最终还是陈副局打破了一片寂静,说:“事已至此,我们能做的只有尽力补救,这一次我们定要严格查办,绝不姑息。”
陈副局说完又头疼道:“至于温辛,我们现在没有证据定罪,但这样的人放任不管又太过危险,你们说说看,有什么好主意没?”
一群人有意无意的看向朱易,在众多目光的注视下,朱易说:“我把他带在身边,看一辈子。”有些昏暗的会议室里,他的一双眸子闪烁着惊人的光。
自从警校毕业开始,朱易就是一个人住,父母偶尔过来看看他,一起吃个饭,聊聊天。
在温辛住进来之前,朱易从没觉得一个人住有什么不好,可现在,他却觉得一个人的时间异常难熬。
这是温辛不在的第三天,他依旧不开灯,闭上眼睛懒懒的靠在沙发上,好像一开灯,一睁眼,就连温辛残留在家里的那点儿气息都消失了一样。
这种状态又持续了几天,终于,陈副局告诉他人可以领走了。
朱易走进审讯室的时候,温辛正低着头不知在想什么,几天不见,他瘦了一圈。许是感应到了什么,温辛抬头看过来,见来人是朱易后,他先是愣了一下,紧接着就笑了。
那样的笑容朱易之前从来没在温辛的脸上见到过,那种愉悦,就像是打心底开出了一朵花来。

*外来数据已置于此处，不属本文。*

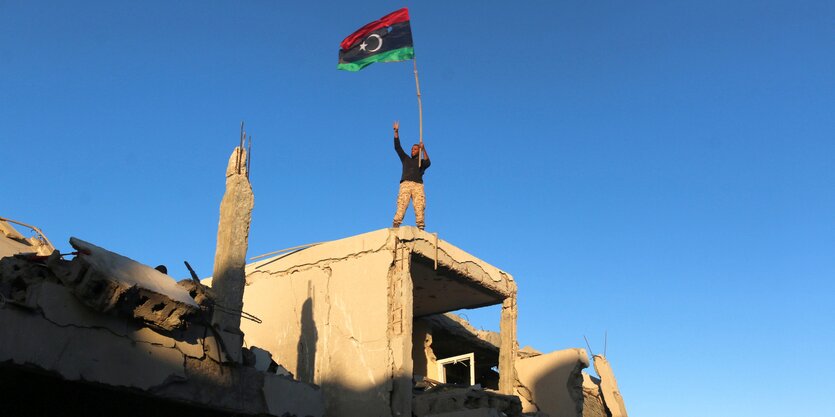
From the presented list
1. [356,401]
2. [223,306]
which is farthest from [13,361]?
[356,401]

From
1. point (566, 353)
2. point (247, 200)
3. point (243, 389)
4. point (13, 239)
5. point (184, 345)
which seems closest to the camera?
point (184, 345)

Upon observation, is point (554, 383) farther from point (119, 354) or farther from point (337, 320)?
point (119, 354)

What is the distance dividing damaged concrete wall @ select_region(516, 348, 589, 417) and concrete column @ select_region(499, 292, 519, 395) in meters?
0.34

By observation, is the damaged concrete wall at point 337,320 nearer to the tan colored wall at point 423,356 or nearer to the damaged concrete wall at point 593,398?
the tan colored wall at point 423,356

直到这一刻朱易才发现,原来一直把自己锁在一层厚厚的壳里的这个少年,他不是费寅口中的天才,也不是他自己眼中的变态,他也和所有这个年纪的男孩一样,gān净柔软,明朗灿烂的让人无法直视。
如果,我早点遇见你该多好。
转念,他又想,现在也并不算迟。
朱易大步走过去,轻轻把人抱进怀里,他说:“我们回家。”
温辛想,这估计是他长这么大第一次落泪,在孤儿院被别的孩子欺负的时候他没哭;在没有反抗能力的那十年里,每每被鞭打的浑身是血的时候他没哭;可原来,这个人轻飘飘的一句“我们回家”就能击溃他长久树立起来的坚固防线,让人泪流满面。